More photos: Darwin/Chicago 2009

The philosophy/history and biology sessions were held simultaneously, and as I had to stay with my people, I didn’t get to hear folks like Genie Scott, Dan Dennett, Philip Kitcher, and the like. But all their talks will soon be on the website, and I’ll let you know when they’re up. Here are a few more snaps from the conference:

Futuyma Tiktaalik

Fig. 1. Looking dubious (or maybe just myopic), Doug Futuyma inspects the cast of Tiktaalik roseae that Neil Shubin brought to accompany his talk. The cast was the biggest star of the meeting.

Janet 3

Fig. 2. Janet Browne, author of the magisterial two-volume biography of Darwin

Schoener Kingsley

Fig. 3. Tom Schoener and David Kingsley

Dennett Bob 2

Fig. 4. Dan Dennett and co-organizer Bob Richards

Genie

Fig. 5. Genie Scott

His Crackerness

Fig. 6. Is that a Cuba Libre, Dr. “Pretty Zonked” Myers? The Zedster tanking up shortly before he was caught in flagrante delicto with Michael Ruse.

książki

Fig. 7. What Dr. Coyne feels like today.

Trying to speak objectively, I think the meeting was pretty successful, at least from the biology end (as I said, I didn’t see the history/philosophy talks). The talks were as I requested: broad overviews — not narrow research summaries –that were comprehensible to the biologically informed layperson. And the speakers delivered the goods, with entertaining and engrossing presentations. I know I learned a lot! Thanks to all who came, and especially to Bob Richards, who, though listed as “co-organizer” with me, really did the mastodon’s share of the work. This conference was largely his vision and his accomplishment.

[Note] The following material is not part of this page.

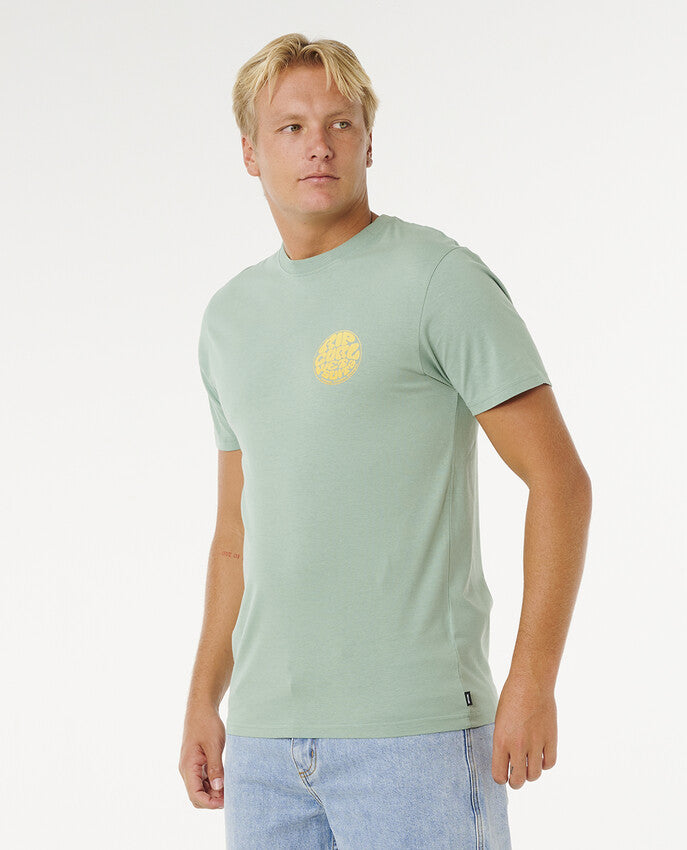 Wettie Passage Icon Short Sleeve T-shirt For Men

h/t: Malgorzata Koraszewska for the Darwined-out puppy

9 thoughts on “More photos: Darwin/Chicago 2009

  1. The talks were as I requested: broad overviews — not narrow research summaries –that were comprehensible to the biologically informed layperson.

    I read PZ Myer’s summaries of the talks he attended. A couple of those seemed to be a bit narrow. One of them even perplexed PZ. Thanks to PZ for his hard work. I could not attend, listen and blog simultaneously as he did.

    I am enthusiastically awaiting the posting of the talks.

    1. Nope. I took my cue from Steve Gould’s absolutely true comment: “Symposium volumes are the world’s greatest repositories of unread scientific literature.”

      1. Right. The only people typically tempted to read such things are those writing a review paper. And if conference papers do happen to land in a review (less likely than “real” papers), they are probably only cited (if at all) from people reading the review who haven’t actually read the paper they’re citing. Baaaad scholarship. And those papers still remain basically unread.

  2. …”broad overviews — not narrow research summaries –that were comprehensible to the biologically informed layperson.”

    I found this to be mostly true. I am not trained in biology, but I was able to follow most of the biology talks without too much trouble. Sereno’s talk on phylogenies left me bamboozled, but that might have been because of the chicken sandwich. Thanks for the great conference!